Thursday, May 24, 2007

Panggung

PANGGUNG NYAI ONTOSOROH
'Berpijak dari Tradisi'


SURABAYA, TIU-Artistik panggung Hikayat Perlawanan Sanikem : Nyai Ontosoroh diadaptasi dari panggung seni pertunjukan rakyat. Elemen bambu dan simbul-simbul artistik tradisional begitu dominan. Dengan mengambil konsep 'panggung tradisi' diharapakan mampu menyatukan konsep garapan yang mengambil basik tradisi. Bentuk setengah procenium dengan dibatasi dengan wing-wing dan diperkokoh dengan pilar-pilar bambu, mengingatkan panggung seni ludruk. Begitu juga penggunaan cahaya lampu 'ting' dan lampu 'teplok' diharapkan memperkuat suasana pertunjukan. Selain itu elemen janur dan beberapa perlengkapan tradisi seperti tikar mendong dan tikar pandan, payung motho, diharapakan juga mampu mengukuhkan ruang tradisi yang dimaksud.

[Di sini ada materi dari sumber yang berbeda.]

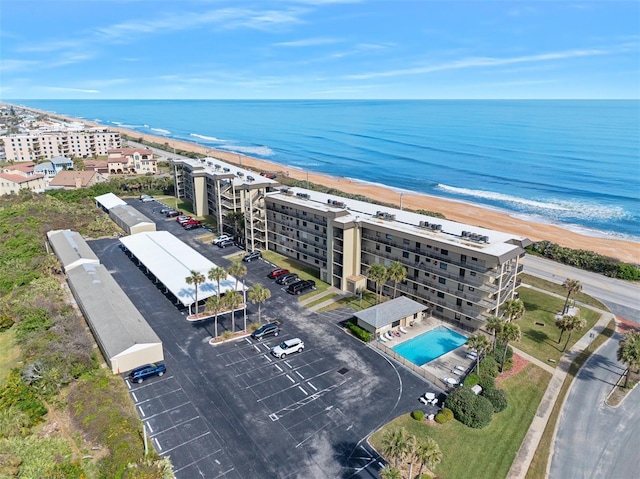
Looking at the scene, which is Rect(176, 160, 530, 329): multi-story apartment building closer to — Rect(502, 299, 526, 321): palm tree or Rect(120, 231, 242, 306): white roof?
Rect(502, 299, 526, 321): palm tree

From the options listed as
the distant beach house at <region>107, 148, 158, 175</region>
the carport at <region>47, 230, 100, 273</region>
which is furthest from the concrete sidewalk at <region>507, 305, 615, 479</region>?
the distant beach house at <region>107, 148, 158, 175</region>

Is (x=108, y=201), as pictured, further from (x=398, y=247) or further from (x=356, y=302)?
(x=398, y=247)

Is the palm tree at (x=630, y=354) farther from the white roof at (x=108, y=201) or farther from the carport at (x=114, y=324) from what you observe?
the white roof at (x=108, y=201)

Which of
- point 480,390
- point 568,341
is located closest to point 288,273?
point 480,390

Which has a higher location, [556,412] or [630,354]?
[630,354]

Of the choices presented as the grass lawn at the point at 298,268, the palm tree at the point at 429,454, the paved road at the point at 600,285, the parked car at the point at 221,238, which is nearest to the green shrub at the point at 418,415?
the palm tree at the point at 429,454

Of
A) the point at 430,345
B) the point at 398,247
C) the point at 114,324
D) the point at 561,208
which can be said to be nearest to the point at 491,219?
the point at 561,208

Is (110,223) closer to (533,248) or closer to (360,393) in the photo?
(360,393)
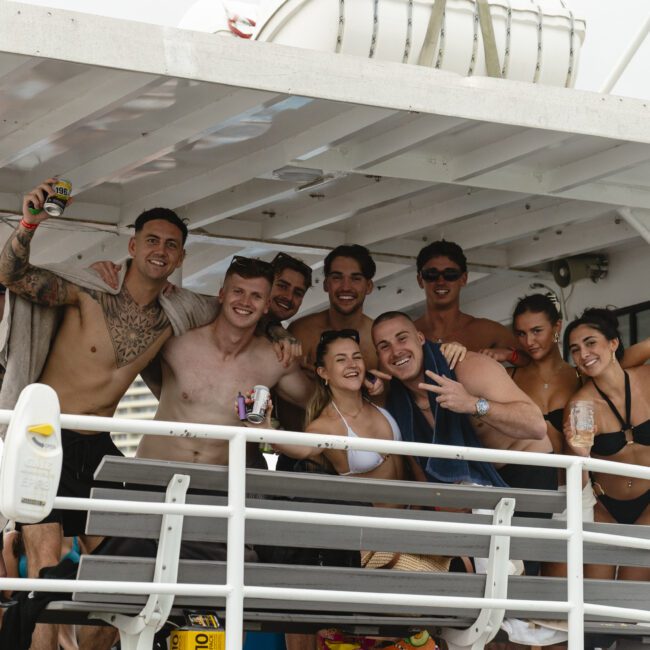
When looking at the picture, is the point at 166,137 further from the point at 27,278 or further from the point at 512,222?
the point at 512,222

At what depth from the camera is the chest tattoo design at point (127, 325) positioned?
6988mm

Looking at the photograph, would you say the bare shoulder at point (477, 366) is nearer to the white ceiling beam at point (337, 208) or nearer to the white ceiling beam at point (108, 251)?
the white ceiling beam at point (337, 208)

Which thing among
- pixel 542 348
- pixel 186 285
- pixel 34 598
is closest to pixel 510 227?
pixel 542 348

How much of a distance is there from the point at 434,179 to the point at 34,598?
133 inches

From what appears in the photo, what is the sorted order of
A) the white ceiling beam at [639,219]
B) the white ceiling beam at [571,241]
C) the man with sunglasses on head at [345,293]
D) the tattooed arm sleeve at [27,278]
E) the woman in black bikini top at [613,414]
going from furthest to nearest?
the white ceiling beam at [571,241]
the man with sunglasses on head at [345,293]
the white ceiling beam at [639,219]
the woman in black bikini top at [613,414]
the tattooed arm sleeve at [27,278]

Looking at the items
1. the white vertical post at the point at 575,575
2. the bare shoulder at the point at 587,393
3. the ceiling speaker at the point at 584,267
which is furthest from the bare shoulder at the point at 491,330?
the white vertical post at the point at 575,575

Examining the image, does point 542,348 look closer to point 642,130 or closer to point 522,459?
point 642,130

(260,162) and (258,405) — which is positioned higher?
(260,162)

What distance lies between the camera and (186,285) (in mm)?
9172

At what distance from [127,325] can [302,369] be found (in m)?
1.05

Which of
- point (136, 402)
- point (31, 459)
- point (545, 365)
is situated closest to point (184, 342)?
point (545, 365)

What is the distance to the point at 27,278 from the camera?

Pendekatan panggung tradisi ini, menurut sutradara R Giryadi merupakan bagian dari penyadaran bagi kelompok produksi Nyai Ontosoroh, bahwa masyarakat tradisi kita sangat kaya dengan simbul-simbul. Ia berharap dengan mengembalikan teater pada akar tradisinya ia akan menemukan kembali 'masyarakat pendukungnya.'

Menurutnya ini sesuai dengan fighting spirit Nyai Ontosoroh. Sebagai perempuan Jawa yang telah 'didik' dengan cara Eropa ia tetap berjiwa 'Jawa.' Tau adap sopan sebagai manusia yang merdeka tanpa harus menindas orang lain. Inilah filsafat tepa selira yang kini telah hilang dalam ranah kehidupan sosial kita. Nyai memperingatkan bahwa hakekat perjuangan manusia adalah memperjuangkan diri sendiri dan memperjuangkan diri orang lain tanpa pandang bulu. g

selanjutnya»»

Berita

Nyai Ontosoroh
Produksi Generasi Terbaru TI 2007

Teater Institut (TI) Unesa –dulu IKIP Surabaya- kini sudah berusia 27 tahun. Perjalanan yang sudah cukup lama. Dari tahun ke tahun dinamika proses terus mewarnai perkembangan teater yang kali pertama bernama teater Kosong itu. Selama 27 tahun tercatat berbagai peristiwa pertunjukan telah diproduksi oleh teater Institut. Selama perjalanan itu yang menarik dicatat adalah tumbuh kembangnya konsep berteater antar generasi.
Sepuluh tahun periode pertama perjalanan teater Insititut diwarnai dengan proses penggarapan gaya realis. Kecenderungan gaya realis ini lebih disebabkan adanya materi pendidikan drama yang dilakukan oleh Jurusan Bahasa Indonesia yaitu Pendidikan dan Lokakarya (Penlok) Drama. Disana diajarkan materi dramaturgi dan juga metode latihan praktis.
Sementara itu para anggota Teater Institut yang belajar di Penlok mepraktekkan ilmu di sanggar. Karena itu tak heran bila kemudian muncul garapan dengan naskah-naskah standar karya Iwan Simatupang, Arifin C Noer, Putu Wijaya, Motingo Busye. Dari sini lahir sutradara seperti Setiyono, Rozak Imron (Doyok) dan aktor seperti Siwo Nurwahyudi, Much. Hakim, Retno, dll.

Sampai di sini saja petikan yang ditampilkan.